Work to be completed - Would you transcribe the records word for word, please?

Record extracts -
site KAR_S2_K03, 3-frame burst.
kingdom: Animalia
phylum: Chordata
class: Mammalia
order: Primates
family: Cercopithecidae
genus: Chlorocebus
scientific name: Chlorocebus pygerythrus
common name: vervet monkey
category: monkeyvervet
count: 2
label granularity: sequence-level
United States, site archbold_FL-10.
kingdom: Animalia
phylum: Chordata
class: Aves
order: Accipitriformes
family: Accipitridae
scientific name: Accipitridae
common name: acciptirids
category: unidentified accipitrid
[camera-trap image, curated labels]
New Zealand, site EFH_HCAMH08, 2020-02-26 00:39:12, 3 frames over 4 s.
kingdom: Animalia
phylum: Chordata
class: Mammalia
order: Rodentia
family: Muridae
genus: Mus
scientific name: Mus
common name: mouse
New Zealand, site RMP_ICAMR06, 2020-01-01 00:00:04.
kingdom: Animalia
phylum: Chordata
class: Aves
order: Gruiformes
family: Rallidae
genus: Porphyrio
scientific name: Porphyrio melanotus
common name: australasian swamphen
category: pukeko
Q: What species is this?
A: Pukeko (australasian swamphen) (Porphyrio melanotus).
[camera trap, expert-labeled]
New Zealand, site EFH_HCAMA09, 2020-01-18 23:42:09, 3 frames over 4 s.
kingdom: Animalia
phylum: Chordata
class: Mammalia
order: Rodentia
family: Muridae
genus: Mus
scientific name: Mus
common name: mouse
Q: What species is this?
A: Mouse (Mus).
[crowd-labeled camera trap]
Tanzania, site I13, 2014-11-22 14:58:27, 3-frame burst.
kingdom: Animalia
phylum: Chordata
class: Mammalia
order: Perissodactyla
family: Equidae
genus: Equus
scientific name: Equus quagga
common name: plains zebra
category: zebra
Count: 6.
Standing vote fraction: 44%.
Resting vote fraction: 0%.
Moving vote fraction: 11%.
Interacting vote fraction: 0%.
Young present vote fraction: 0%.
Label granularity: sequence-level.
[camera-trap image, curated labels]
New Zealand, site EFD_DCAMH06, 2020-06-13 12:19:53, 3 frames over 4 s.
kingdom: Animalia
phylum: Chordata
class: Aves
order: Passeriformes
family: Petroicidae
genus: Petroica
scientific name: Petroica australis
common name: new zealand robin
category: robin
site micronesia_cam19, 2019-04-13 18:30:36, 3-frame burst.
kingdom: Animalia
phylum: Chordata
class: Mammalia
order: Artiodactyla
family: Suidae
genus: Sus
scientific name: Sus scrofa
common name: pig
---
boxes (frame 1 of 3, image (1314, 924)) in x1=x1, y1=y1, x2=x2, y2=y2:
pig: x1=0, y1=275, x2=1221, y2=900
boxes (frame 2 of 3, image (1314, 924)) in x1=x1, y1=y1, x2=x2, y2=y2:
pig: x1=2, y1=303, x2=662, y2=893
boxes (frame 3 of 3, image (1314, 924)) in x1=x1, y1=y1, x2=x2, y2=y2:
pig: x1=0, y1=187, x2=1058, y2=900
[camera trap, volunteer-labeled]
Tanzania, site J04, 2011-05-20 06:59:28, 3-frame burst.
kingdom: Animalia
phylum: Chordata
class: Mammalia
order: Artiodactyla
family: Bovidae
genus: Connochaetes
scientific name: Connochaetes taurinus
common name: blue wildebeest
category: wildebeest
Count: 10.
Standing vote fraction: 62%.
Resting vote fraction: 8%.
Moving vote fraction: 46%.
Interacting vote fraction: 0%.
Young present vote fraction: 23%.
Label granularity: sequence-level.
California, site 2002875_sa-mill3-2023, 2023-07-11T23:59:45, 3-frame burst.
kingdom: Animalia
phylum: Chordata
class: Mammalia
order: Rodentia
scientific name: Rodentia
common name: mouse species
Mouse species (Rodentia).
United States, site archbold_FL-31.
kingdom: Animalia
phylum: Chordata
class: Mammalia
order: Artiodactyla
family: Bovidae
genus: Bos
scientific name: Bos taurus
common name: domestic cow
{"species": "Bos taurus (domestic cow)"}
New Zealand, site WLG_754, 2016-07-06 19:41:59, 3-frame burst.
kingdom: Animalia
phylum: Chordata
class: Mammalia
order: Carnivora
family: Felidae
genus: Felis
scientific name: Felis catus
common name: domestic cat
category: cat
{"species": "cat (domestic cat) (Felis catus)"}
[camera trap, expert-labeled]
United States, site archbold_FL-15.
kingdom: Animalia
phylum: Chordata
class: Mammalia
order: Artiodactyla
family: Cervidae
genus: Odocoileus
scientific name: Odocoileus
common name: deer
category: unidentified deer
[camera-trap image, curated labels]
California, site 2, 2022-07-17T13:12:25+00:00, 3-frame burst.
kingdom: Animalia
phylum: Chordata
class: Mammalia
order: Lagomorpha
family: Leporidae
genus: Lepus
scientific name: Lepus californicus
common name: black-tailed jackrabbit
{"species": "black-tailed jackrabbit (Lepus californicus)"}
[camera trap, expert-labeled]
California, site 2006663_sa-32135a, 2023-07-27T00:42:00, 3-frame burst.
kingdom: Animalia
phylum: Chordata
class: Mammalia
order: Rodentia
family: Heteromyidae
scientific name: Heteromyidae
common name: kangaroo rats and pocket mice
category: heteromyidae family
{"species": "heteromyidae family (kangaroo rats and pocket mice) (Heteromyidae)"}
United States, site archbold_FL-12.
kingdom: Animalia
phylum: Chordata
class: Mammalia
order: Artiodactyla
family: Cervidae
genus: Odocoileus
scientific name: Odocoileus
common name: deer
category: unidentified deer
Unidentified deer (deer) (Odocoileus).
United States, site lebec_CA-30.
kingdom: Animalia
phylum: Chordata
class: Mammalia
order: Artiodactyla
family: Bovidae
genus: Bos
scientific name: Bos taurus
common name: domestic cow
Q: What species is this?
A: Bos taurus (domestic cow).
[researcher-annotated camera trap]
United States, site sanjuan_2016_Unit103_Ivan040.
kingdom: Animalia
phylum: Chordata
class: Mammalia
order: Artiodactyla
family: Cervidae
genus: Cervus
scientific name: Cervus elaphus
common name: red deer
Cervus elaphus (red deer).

Answer to the exercise -
site KAR_S2_K03, 3-frame burst.
kingdom: Animalia
phylum: Chordata
class: Mammalia
order: Primates
family: Cercopithecidae
genus: Chlorocebus
scientific name: Chlorocebus pygerythrus
common name: vervet monkey
category: monkeyvervet
count: 2
label granularity: sequence-level
United States, site archbold_FL-10.
kingdom: Animalia
phylum: Chordata
class: Aves
order: Accipitriformes
family: Accipitridae
scientific name: Accipitridae
common name: acciptirids
category: unidentified accipitrid
[camera-trap image, curated labels]
New Zealand, site EFH_HCAMH08, 2020-02-26 00:39:12, 3 frames over 4 s.
kingdom: Animalia
phylum: Chordata
class: Mammalia
order: Rodentia
family: Muridae
genus: Mus
scientific name: Mus
common name: mouse
New Zealand, site RMP_ICAMR06, 2020-01-01 00:00:04.
kingdom: Animalia
phylum: Chordata
class: Aves
order: Gruiformes
family: Rallidae
genus: Porphyrio
scientific name: Porphyrio melanotus
common name: australasian swamphen
category: pukeko
Q: What species is this?
A: Pukeko (australasian swamphen) (Porphyrio melanotus).
[camera trap, expert-labeled]
New Zealand, site EFH_HCAMA09, 2020-01-18 23:42:09, 3 frames over 4 s.
kingdom: Animalia
phylum: Chordata
class: Mammalia
order: Rodentia
family: Muridae
genus: Mus
scientific name: Mus
common name: mouse
Q: What species is this?
A: Mouse (Mus).
[crowd-labeled camera trap]
Tanzania, site I13, 2014-11-22 14:58:27, 3-frame burst.
kingdom: Animalia
phylum: Chordata
class: Mammalia
order: Perissodactyla
family: Equidae
genus: Equus
scientific name: Equus quagga
common name: plains zebra
category: zebra
Count: 6.
Standing vote fraction: 44%.
Resting vote fraction: 0%.
Moving vote fraction: 11%.
Interacting vote fraction: 0%.
Young present vote fraction: 0%.
Label granularity: sequence-level.
[camera-trap image, curated labels]
New Zealand, site EFD_DCAMH06, 2020-06-13 12:19:53, 3 frames over 4 s.
kingdom: Animalia
phylum: Chordata
class: Aves
order: Passeriformes
family: Petroicidae
genus: Petroica
scientific name: Petroica australis
common name: new zealand robin
category: robin
site micronesia_cam19, 2019-04-13 18:30:36, 3-frame burst.
kingdom: Animalia
phylum: Chordata
class: Mammalia
order: Artiodactyla
family: Suidae
genus: Sus
scientific name: Sus scrofa
common name: pig
---
boxes (frame 1 of 3, image (1314, 924)) in x1=x1, y1=y1, x2=x2, y2=y2:
pig: x1=0, y1=275, x2=1221, y2=900
boxes (frame 2 of 3, image (1314, 924)) in x1=x1, y1=y1, x2=x2, y2=y2:
pig: x1=2, y1=303, x2=662, y2=893
boxes (frame 3 of 3, image (1314, 924)) in x1=x1, y1=y1, x2=x2, y2=y2:
pig: x1=0, y1=187, x2=1058, y2=900
[camera trap, volunteer-labeled]
Tanzania, site J04, 2011-05-20 06:59:28, 3-frame burst.
kingdom: Animalia
phylum: Chordata
class: Mammalia
order: Artiodactyla
family: Bovidae
genus: Connochaetes
scientific name: Connochaetes taurinus
common name: blue wildebeest
category: wildebeest
Count: 10.
Standing vote fraction: 62%.
Resting vote fraction: 8%.
Moving vote fraction: 46%.
Interacting vote fraction: 0%.
Young present vote fraction: 23%.
Label granularity: sequence-level.
California, site 2002875_sa-mill3-2023, 2023-07-11T23:59:45, 3-frame burst.
kingdom: Animalia
phylum: Chordata
class: Mammalia
order: Rodentia
scientific name: Rodentia
common name: mouse species
Mouse species (Rodentia).
United States, site archbold_FL-31.
kingdom: Animalia
phylum: Chordata
class: Mammalia
order: Artiodactyla
family: Bovidae
genus: Bos
scientific name: Bos taurus
common name: domestic cow
{"species": "Bos taurus (domestic cow)"}
New Zealand, site WLG_754, 2016-07-06 19:41:59, 3-frame burst.
kingdom: Animalia
phylum: Chordata
class: Mammalia
order: Carnivora
family: Felidae
genus: Felis
scientific name: Felis catus
common name: domestic cat
category: cat
{"species": "cat (domestic cat) (Felis catus)"}
[camera trap, expert-labeled]
United States, site archbold_FL-15.
kingdom: Animalia
phylum: Chordata
class: Mammalia
order: Artiodactyla
family: Cervidae
genus: Odocoileus
scientific name: Odocoileus
common name: deer
category: unidentified deer
[camera-trap image, curated labels]
California, site 2, 2022-07-17T13:12:25+00:00, 3-frame burst.
kingdom: Animalia
phylum: Chordata
class: Mammalia
order: Lagomorpha
family: Leporidae
genus: Lepus
scientific name: Lepus californicus
common name: black-tailed jackrabbit
{"species": "black-tailed jackrabbit (Lepus californicus)"}
[camera trap, expert-labeled]
California, site 2006663_sa-32135a, 2023-07-27T00:42:00, 3-frame burst.
kingdom: Animalia
phylum: Chordata
class: Mammalia
order: Rodentia
family: Heteromyidae
scientific name: Heteromyidae
common name: kangaroo rats and pocket mice
category: heteromyidae family
{"species": "heteromyidae family (kangaroo rats and pocket mice) (Heteromyidae)"}
United States, site archbold_FL-12.
kingdom: Animalia
phylum: Chordata
class: Mammalia
order: Artiodactyla
family: Cervidae
genus: Odocoileus
scientific name: Odocoileus
common name: deer
category: unidentified deer
Unidentified deer (deer) (Odocoileus).
United States, site lebec_CA-30.
kingdom: Animalia
phylum: Chordata
class: Mammalia
order: Artiodactyla
family: Bovidae
genus: Bos
scientific name: Bos taurus
common name: domestic cow
Q: What species is this?
A: Bos taurus (domestic cow).
[researcher-annotated camera trap]
United States, site sanjuan_2016_Unit103_Ivan040.
kingdom: Animalia
phylum: Chordata
class: Mammalia
order: Artiodactyla
family: Cervidae
genus: Cervus
scientific name: Cervus elaphus
common name: red deer
Cervus elaphus (red deer).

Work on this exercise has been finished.